**Page images and extracted text:**
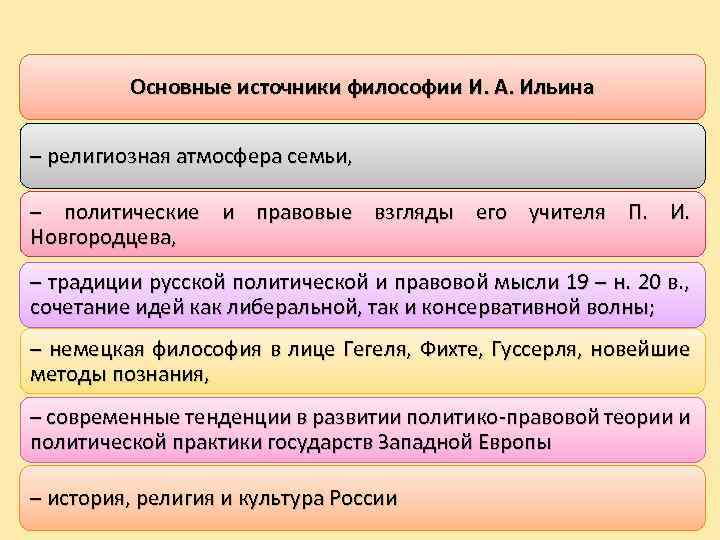 Основные источники философии И. А. Ильина

– религиозная атмосфера семьи,

– политические и правовые взгляды его учителя П. И. Новгородцева,

– традиции русской политической и правовой мысли 19 – н. 20 в., сочетание идей как либеральной, так и консервативной волны;

– немецкая философия в лице Гегеля, Фихте, Гуссерля, новейшие методы познания,

– современные тенденции в развитии политико-правовой теории и политической практики государств Западной Европы

– история, религия и культура России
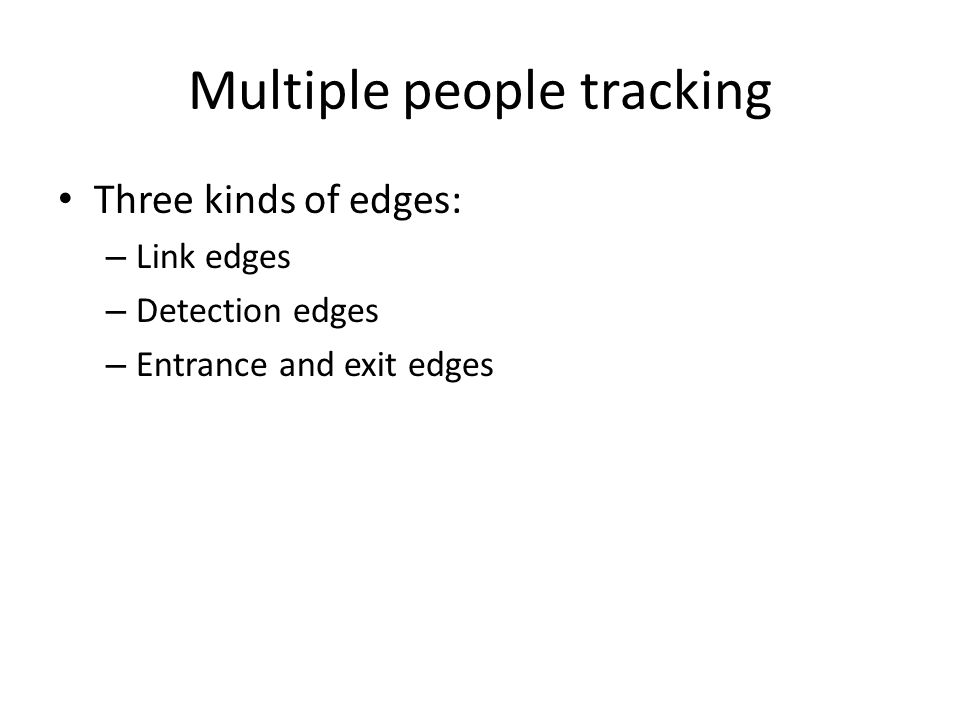 Multiple people tracking

• Three kinds of edges:
– Link edges
– Detection edges
– Entrance and exit edges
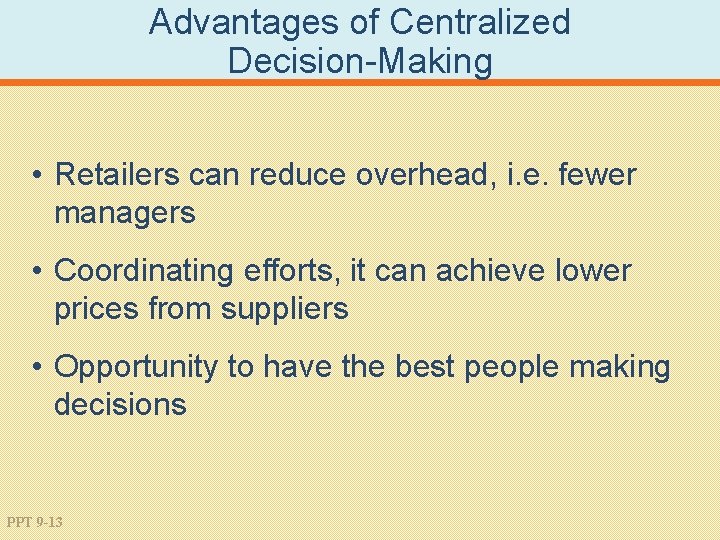 Advantages of Centralized Decision-Making

• Retailers can reduce overhead, i.e. fewer managers

• Coordinating efforts, it can achieve lower prices from suppliers

• Opportunity to have the best people making decisions

PPT 9-13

**TASK PROMPT:** Look through the data above. Find each line with the string "edges" and copy it.

**TASK OUTPUT:**
• Three kinds of edges:
– Link edges
– Detection edges
– Entrance and exit edges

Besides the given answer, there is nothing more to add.